Excerto escolhido
----------------
Terá ficado desde logo evidente que
a fixação que António Freitas manifestou ao longo da sua vida pelos comboios e
tudo aquilo que a eles dissesse respeito, como iremos ver mais para a frente,
terá tido algo a ver com este traumatizante episódio...
Surge uma nova recaída, desta feita
mais violenta, e com ela aparecem incursões mais significativas nos
excessos do álcool, não fosse ele um "truca" (alcunha que a família
ostentava ao que parece porque utilizavam o garrafão como vaso, por onde
directamente emborcavam o vinho... «se tiveres sede, pegas no garrafão e “truca”»,
era comum ouvir-se por lá...).
O seu plano existencial vai
inclinar-se inexoravelmente para o abismo...
Por lá aparecia de hora a hora
porque era essa a frequência da passagem das composições, as que se
destinavam à grande urbe, conhecida então pela cidade do trabalho, esse
Porto de Garrett, epitetado então de capital do Norte, com
"artistas" e estudantes que por lá procuravam realizar as suas vidas,
e as que regressavam para a Vila (do Conde) de José Régio, onde semanalmente
tomava lugar uma importante feira de gado, terminando a viagem na Póvoa
de Eça de Queiroz, conhecida pelo Casino, pelas piscatórias artes e demandada
em período balnear pelas gentes do interior.
O "trama", o das
"leiteiras", todos o Freitas "inspeccionava" a cada
sessenta minutos, recebendo em troca uma moedita e um cigarro, que o
maquinista, fogueiro, revisor ou chefe lhe ofertavam pelo seu trabalho de
"inspecção"...
Socos debaixo do braço, calça
arregaçada como se fora regar milho, camisa à padre (sem colarinho) demasiado
puída para se lhe detectar a cor que em tempos provavelmente fora branca,
colete coçado e aberto, deixando à vista num dos bolsos, um ou dois cigarritos,
ou até mesmo um pequeno maço de Kentucky, em dias de maior fartura...
Naqueles em que isso se não notava (a
maioria esmagadora, mau grado como atrás referido, ser o filho varão de ricas
famílias de agricultores...) passava uma boa parte do tempo catando beatas que
desfazia para embrulhar depois esses restos de tabaco em papel comum, tantas
vezes de jornal, enrolando-o em forma de cigarro que, aceso, ardia em chama em
vez de brasa...
----------------
Material fornecido

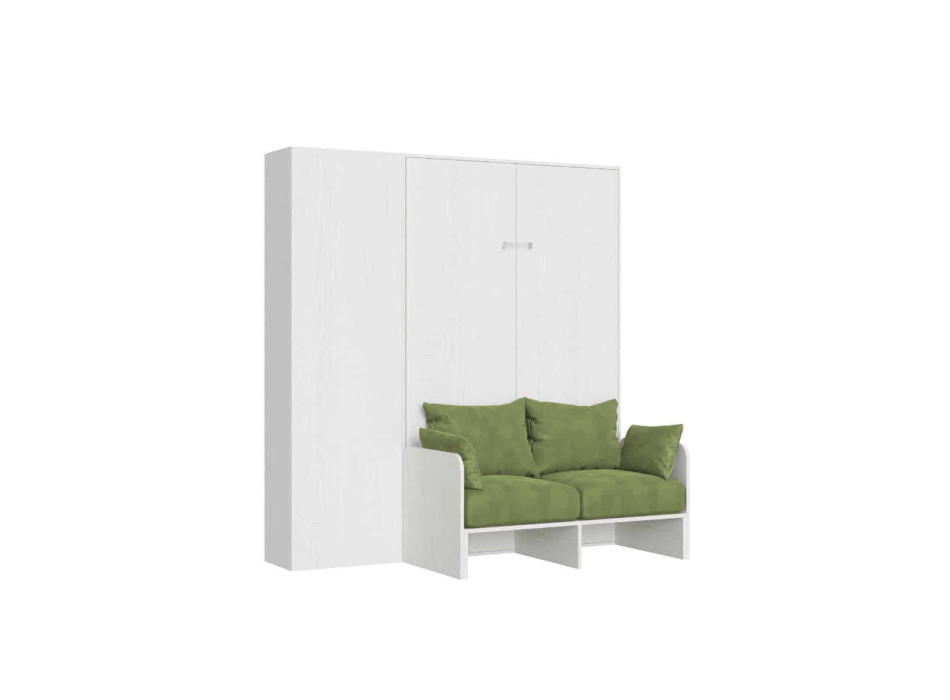 Mod. Kentaro French 140 mit Sofa - 140 Kentaro Klappdoppelbett mit Sofa und Säule in Esche weiß, grün
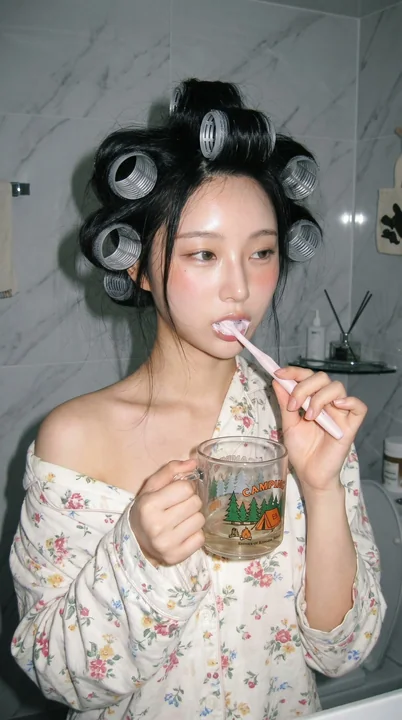 东亚女性清晨洗漱生活感CCD胶片人像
----------------
Instruções de trabalho
#1 Resuma em duas frases o excerto sobre António Freitas.
#2 Transcreva do excerto sobre António Freitas o trecho que começa em "Socos debaixo do" e segue até "de maior fartura...", inclusive.

Resultados por tarefa
#1 O excerto sugere que a fixação de António Freitas pelos comboios terá tido relação com um episódio traumatizante e relata uma nova recaída, mais violenta, acompanhada de maiores excessos de álcool. De hora a hora, ele "inspeccionava" as composições que passavam, recebendo em troca uma moeda e um cigarro, e, vestido com roupa puída e coçada, passava boa parte do tempo a apanhar beatas para enrolar cigarros em papel comum.

#2
Socos debaixo do braço, calça
arregaçada como se fora regar milho, camisa à padre (sem colarinho) demasiado
puída para se lhe detectar a cor que em tempos provavelmente fora branca,
colete coçado e aberto, deixando à vista num dos bolsos, um ou dois cigarritos,
ou até mesmo um pequeno maço de Kentucky, em dias de maior fartura...